しかし、譲渡することが適切ではないと判断された場合、殺処分の対象となる。

適切でない原因は主に、病気やケガ、衛生上の問題、そして人間に対して攻撃性が高いと判断された場合だ。


「お前、何か病気とかあるのか?」

「別に。」

「じゃあ、人間を噛んだりしたことあるのか?」

「ううん。…でも…。」

仔犬は壊れた窓を指差すと…

「保健所から逃げるときに檻とか扉とか破壊したかな?」

「そりゃ、狙われて当然だな!」

「でも犬の姿でやってるから、こうやって人型の姿をしてれば大丈夫!」

なぜ人型になれるのか、それはこの際置いておこう。

「絶対に物を破壊しないのでここに置いてください。膝枕でも何でもやります。」

幼女の姿で膝枕とか言うな…。

でも、別にこいつといるのは不思議と嫌じゃない。

「わかった。ここに置いてやる。

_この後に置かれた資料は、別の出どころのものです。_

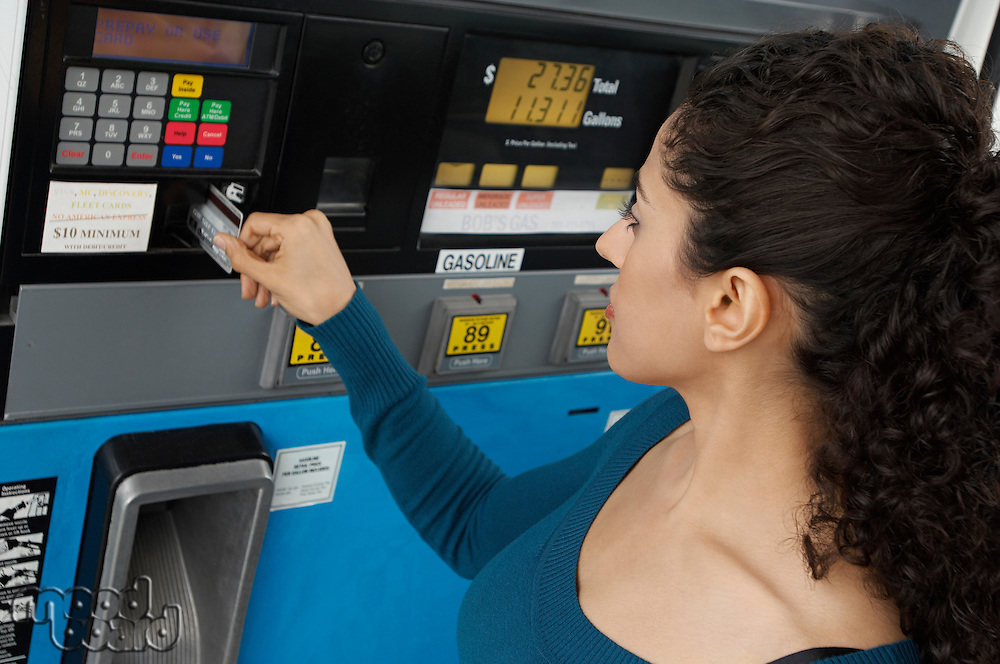 Woman paying with credit card at gas pump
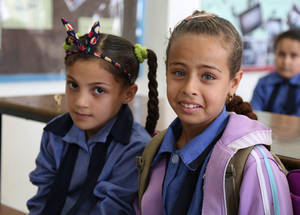 """I am very happy to have a new bag; this is much better than mine!"" says third-grader Shahed. ""Last year, my parents had to buy me a new bag but this is much better!"" © 2016 UNRWA Photo by Ahmad Abu Haweleh"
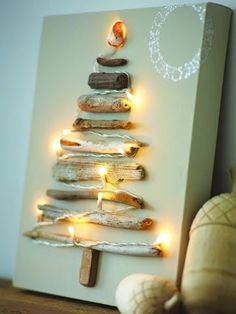 Driftwood Christmas Tree Make a Christmas tree canvas with driftwood and string lights. Christmas Tree Canvas, Driftwood Christmas Tree, Diy Christmas Tree, Winter Christmas, Christmas Lights, Christmas Time, Xmas Tree, Christmas Pictures, Simple Christmas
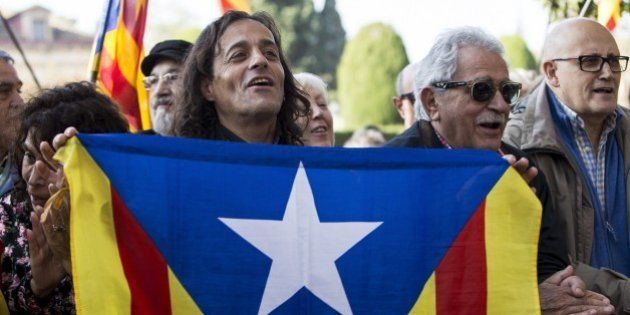 BARCELONA, SPAIN - NOVEMBER 09: Pro-independence activist holds a Catalan flag during the debate about...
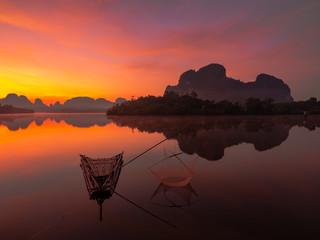 Fishing man at lakeside  © Niyada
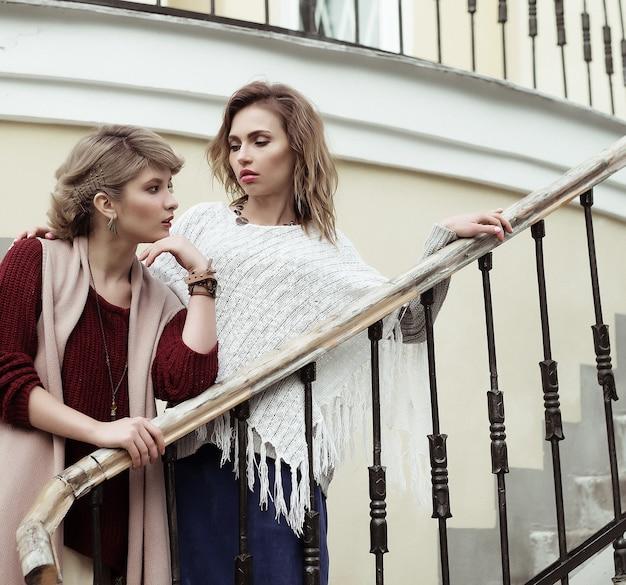 Foto von zwei schönen frauen, die auf einer treppe posieren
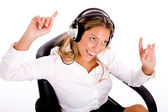 Young manager enjoying music — Stock Photo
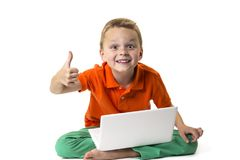 Funny boy shows emotions and laptop Stock Images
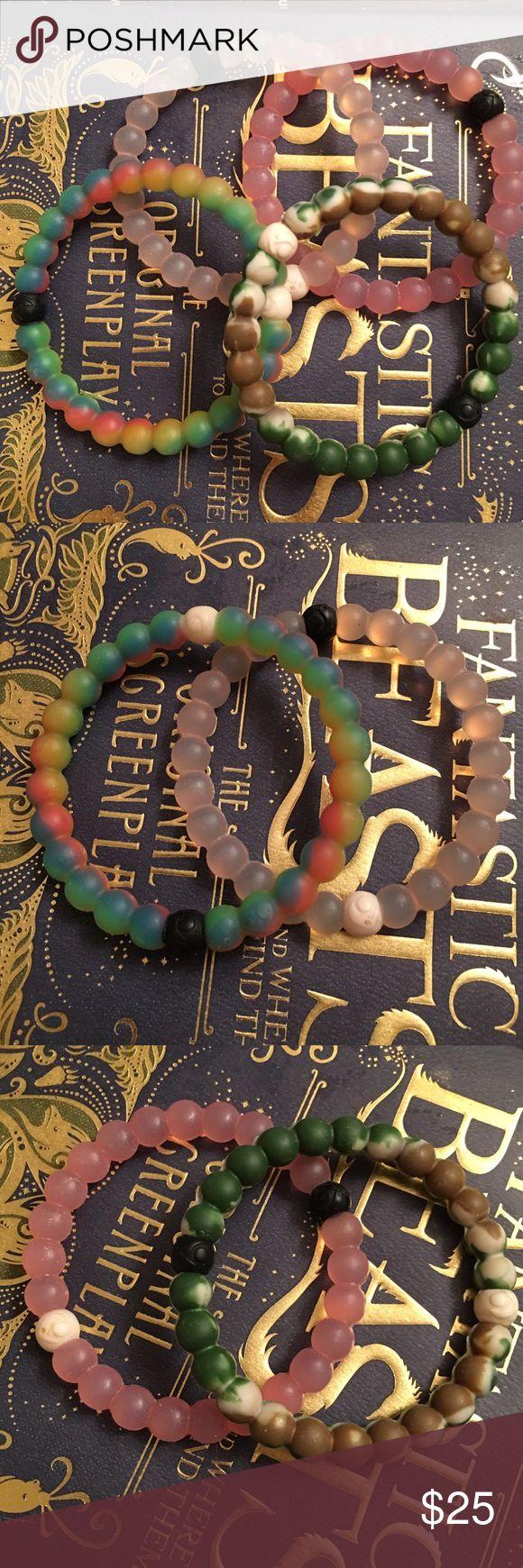 Lokai Bracelets Three worn Lokai bracelets. Good condition clear, pink and camouflage. Size Medium Lokai Jewelry Bracelets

でももう犬としてでなく、人として行動しなさい。」

仔犬の顔がパァーッと明るくなると抱きついてきた。

「ありがとう。わたし、人の世界でちゃんとやる!」

「こ…こら!とりあえずまずは服を着ろ!目のやり場に困る!」

僕は自分の部屋着を着せてやった。

ぶかぶかだがその場しのぎなので仕方ない。

服を着ると仔犬はこちらを振り返り頭を下げた。

「じゃあ、これからよろしくね!お兄ちゃん!」

この世界に絶望した人間と人型仔犬の共同生活が今始まった。





初めて小説を書いてみました。

小説を書くのってものすごく勉強しないといけないということを感じました。

まだ始まったばかりですが、読んでいただけたら嬉しいです。